How much does an ai ghost mannequin product photography generator cost per image?

With RAWSHOT, still images run at about $0.55 per image, and most generations complete in roughly 30–40 seconds. Tokens never expire, failed generations refund their tokens, and the service does not hide core functionality behind per-seat gates or a mandatory sales process. That makes budgeting easier for teams that need to price image production per SKU rather than guess around subscription limits or unclear usage rules.

For apparel operators, the more important point is predictability. A buyer can estimate the image budget for a capsule drop, a catalog manager can forecast a larger batch, and both are using the same product with the same output standard. You also keep full commercial rights to every finished image, permanent and worldwide, which reduces downstream uncertainty. The practical approach is to model your asset plan around SKU count and channel variants, then use RAWSHOT’s stable per-image economics to schedule production cleanly.

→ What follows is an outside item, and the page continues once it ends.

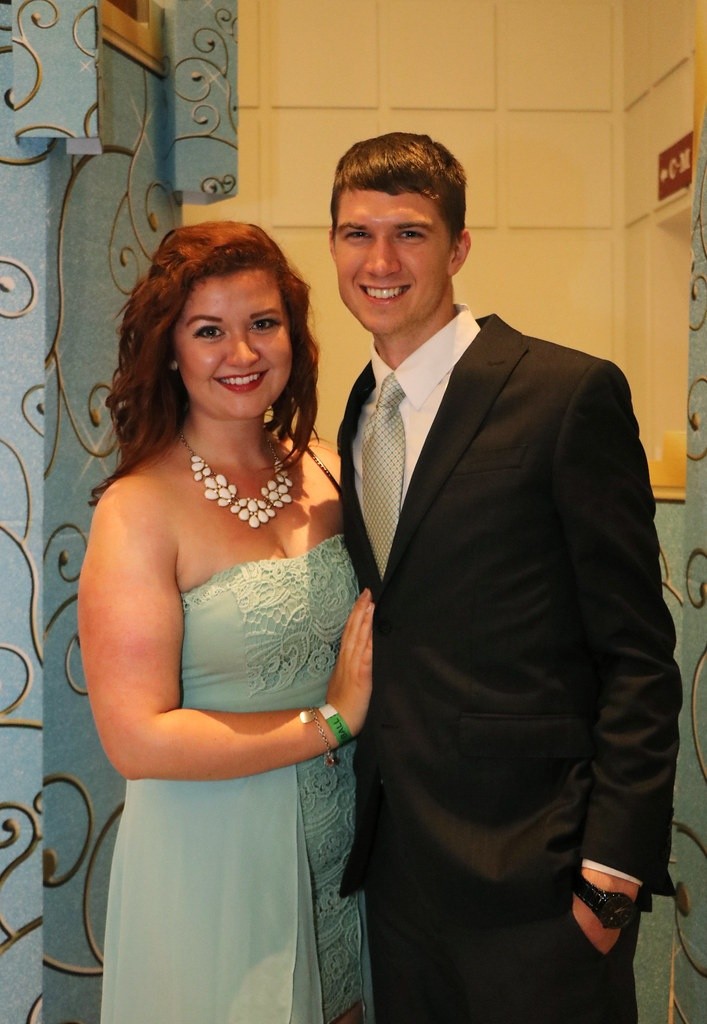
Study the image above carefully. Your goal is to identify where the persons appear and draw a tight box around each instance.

Can RAWSHOT plug into Shopify-scale catalog workflows or our internal API stack?

Yes. RAWSHOT supports both browser-based work for hands-on creative direction and a REST API for catalog-scale production, so teams do not need one tool for styling and another for operations. That matters when a business moves from testing a few products to managing a large assortment, because the same engine, controls, and quality logic can follow the workflow as volume grows.

For Shopify-scale or internal commerce stacks, the advantage is consistency and traceability. You can standardise image setups, generate outputs in batch, and keep a signed audit trail per image while maintaining labelled provenance across the asset lifecycle. There are no per-seat gates for core features, so the workflow is easier to share across merchandising, ecommerce, and operations teams. The best implementation pattern is to validate the look in the GUI first, then operationalise that setup in the API for repeatable production.

What happens when one buyer works in the browser and ops needs ten thousand images through the API?

The workflow stays on the same product rather than splitting into a lightweight tool for creatives and a separate enterprise system for operations. A buyer can set the visual direction in the browser by choosing framing, lens, lighting, background, and style, then the operations team can carry that same logic into REST-based batch production for large SKU volumes. That continuity matters because it keeps catalog standards stable even when different roles touch the asset pipeline.

RAWSHOT is built around the idea that one shoot or ten thousand should use the same engine, the same pricing logic, and the same output quality. There are no volume tiers that punish growth, tokens do not expire, and failed generations refund tokens, which helps larger teams manage production without opaque overages. In practice, teams should treat the browser as the place to lock the visual recipe and the API as the place to scale it cleanly across the catalog.